# Understanding GauGAN Part 3: Model Evaluation Techniques

In Part 3 of the GauGAN series we cover how to evaluate model performance, and how GauGAN compares to models like Pix2PixHD, SIMS, and CRN.

2 years ago   •   9 min read

Hi folks, welcome to the third part of the GauGAN series. In the last two parts we've covered the components and losses of GauGAN, and how to set up custom training with it. In this part, we'll cover:

1. Evaluating the results of GauGAN
2. How GauGAN performs compared to its adversaries

We'll close this series with a discussion of how to debug training, and deciding if GauGAN is right for you.

The code in this tutorial is available on the ML Showcase, and you can run it on a free GPU to follow along.

So, let's get started!

## Evaluation of GauGAN: Why Is It So Hard?

One of the hardest things about working with GANs is their evaluation. Tasks like object detection and image classification generally predict a finite set of labels, like object class or bounding box coordinates, which make it easy to define the ideal predictions.
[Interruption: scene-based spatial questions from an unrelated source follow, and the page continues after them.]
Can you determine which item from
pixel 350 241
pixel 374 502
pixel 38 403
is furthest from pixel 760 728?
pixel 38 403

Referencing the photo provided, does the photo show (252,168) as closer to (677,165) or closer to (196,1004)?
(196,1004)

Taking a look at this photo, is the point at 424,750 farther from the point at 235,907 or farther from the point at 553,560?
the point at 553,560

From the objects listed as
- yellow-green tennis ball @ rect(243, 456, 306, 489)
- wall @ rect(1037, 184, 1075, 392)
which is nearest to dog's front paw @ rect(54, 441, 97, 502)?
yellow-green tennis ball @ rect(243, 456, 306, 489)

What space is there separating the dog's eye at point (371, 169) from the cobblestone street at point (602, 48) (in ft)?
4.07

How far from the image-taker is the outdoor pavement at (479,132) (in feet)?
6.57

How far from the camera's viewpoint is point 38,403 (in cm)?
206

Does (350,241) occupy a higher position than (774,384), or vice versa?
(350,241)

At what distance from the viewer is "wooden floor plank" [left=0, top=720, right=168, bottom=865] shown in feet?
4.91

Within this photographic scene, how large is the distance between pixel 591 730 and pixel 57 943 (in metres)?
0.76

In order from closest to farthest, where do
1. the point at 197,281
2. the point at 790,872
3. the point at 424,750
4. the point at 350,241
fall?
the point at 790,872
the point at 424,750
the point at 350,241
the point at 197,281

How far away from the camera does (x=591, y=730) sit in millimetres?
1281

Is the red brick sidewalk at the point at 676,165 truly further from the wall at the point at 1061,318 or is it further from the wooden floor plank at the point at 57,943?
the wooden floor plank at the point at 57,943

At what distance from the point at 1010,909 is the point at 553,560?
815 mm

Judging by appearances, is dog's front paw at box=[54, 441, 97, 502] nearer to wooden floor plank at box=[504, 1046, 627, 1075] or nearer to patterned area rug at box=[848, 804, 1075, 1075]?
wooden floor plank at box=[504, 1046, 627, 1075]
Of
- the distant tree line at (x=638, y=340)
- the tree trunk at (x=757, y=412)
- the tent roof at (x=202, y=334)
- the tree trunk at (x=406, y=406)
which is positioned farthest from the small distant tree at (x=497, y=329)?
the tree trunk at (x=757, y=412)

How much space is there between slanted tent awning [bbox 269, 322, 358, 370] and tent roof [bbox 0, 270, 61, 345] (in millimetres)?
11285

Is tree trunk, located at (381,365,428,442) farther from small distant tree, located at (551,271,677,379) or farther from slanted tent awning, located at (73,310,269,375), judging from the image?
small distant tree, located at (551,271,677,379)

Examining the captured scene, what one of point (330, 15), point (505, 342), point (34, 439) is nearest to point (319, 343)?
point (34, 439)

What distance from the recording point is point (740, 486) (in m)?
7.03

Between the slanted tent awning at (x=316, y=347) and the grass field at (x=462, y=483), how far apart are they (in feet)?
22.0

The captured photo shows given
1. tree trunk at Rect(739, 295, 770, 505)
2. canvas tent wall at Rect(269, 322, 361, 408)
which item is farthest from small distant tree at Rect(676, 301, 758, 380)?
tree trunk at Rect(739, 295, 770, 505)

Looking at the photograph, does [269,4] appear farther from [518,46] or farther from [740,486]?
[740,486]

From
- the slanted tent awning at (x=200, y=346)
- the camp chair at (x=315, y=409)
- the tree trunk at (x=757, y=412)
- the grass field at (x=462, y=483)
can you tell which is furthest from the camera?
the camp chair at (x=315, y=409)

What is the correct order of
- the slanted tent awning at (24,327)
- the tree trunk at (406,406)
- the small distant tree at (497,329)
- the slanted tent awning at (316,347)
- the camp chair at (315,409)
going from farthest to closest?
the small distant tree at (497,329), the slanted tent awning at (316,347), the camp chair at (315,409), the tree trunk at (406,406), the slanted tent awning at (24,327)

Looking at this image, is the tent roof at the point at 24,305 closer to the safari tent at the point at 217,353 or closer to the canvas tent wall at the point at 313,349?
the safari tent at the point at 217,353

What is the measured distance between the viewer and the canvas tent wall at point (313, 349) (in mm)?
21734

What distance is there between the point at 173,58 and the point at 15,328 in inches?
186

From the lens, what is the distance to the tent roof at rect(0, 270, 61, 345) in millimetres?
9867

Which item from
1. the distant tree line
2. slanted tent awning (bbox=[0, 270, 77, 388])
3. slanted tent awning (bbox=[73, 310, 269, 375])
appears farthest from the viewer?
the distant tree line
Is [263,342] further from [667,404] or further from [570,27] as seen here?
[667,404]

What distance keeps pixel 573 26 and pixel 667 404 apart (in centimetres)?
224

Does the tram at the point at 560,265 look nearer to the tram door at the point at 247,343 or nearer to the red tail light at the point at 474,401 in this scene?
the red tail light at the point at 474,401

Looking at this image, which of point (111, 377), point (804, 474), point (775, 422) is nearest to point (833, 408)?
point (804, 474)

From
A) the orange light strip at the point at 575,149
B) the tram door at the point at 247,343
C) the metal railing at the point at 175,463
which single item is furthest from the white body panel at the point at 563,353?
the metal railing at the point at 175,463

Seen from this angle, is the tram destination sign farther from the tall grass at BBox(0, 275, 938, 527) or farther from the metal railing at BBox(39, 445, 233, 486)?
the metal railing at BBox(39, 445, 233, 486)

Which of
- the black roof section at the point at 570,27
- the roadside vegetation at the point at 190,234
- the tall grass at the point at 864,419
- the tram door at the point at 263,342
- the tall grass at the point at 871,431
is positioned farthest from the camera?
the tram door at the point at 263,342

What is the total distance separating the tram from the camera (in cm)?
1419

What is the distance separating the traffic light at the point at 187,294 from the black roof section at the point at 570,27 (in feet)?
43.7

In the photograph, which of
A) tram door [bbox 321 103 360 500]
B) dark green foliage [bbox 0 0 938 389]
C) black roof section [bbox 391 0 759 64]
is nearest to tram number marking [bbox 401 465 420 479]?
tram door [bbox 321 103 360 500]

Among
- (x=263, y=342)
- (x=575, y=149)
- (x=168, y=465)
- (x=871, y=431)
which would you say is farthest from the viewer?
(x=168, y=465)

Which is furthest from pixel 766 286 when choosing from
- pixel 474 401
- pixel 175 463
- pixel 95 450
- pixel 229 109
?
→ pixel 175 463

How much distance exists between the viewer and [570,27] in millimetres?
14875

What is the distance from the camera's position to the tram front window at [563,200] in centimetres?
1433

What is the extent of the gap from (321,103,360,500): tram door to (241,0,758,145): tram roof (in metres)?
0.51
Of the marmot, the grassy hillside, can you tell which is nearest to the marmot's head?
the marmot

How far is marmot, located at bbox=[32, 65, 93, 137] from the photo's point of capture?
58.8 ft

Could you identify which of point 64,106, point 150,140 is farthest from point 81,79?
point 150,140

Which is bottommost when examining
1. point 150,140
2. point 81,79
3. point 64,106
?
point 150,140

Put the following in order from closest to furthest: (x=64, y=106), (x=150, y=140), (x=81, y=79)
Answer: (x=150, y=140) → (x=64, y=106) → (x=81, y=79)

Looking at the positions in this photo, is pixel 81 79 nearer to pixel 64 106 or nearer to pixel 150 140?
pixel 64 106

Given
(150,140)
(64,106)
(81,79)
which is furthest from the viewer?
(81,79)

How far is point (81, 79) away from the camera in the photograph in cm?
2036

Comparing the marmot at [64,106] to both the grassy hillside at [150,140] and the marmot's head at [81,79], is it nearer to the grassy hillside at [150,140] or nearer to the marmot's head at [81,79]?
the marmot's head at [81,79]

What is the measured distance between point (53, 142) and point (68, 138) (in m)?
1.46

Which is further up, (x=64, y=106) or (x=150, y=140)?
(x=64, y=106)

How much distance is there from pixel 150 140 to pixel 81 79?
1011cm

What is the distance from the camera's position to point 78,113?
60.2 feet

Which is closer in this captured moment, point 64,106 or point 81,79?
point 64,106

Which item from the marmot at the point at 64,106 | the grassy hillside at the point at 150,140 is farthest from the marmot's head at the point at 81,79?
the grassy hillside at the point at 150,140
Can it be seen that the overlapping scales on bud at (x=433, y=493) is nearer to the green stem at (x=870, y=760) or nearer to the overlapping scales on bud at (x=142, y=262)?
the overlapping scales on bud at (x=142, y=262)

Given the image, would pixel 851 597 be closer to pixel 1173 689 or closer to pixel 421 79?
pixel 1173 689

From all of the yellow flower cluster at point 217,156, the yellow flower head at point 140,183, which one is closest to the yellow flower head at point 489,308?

For example, an ideal prediction for an object detection task would be when all of the predicted bounding boxes are perfectly aligned with the pre-defined class labels. This in turn makes it easy for us to design a loss function that penalizes deviations from the ideal behavior.

Now consider doing the same for GauGAN. The inputs to GauGAN are a latent vector and a semantic segmentation map. How does one define what's expected out of a randomly sampled latent vector? For a semantic segmentation map, we could say that the ideal behavior of GauGAN would be to completely recreate the ground truth image. However, there are a couple of problems with this approach.

For one, let's assume we actually go with some image distance metric like squared distance between the image produced by GauGAN and the real image. Consider a scenario where GauGAN randomly changes the colors of the cars present in the image. The squared distance between the two images will be non-zero due to the different pixels of the cars.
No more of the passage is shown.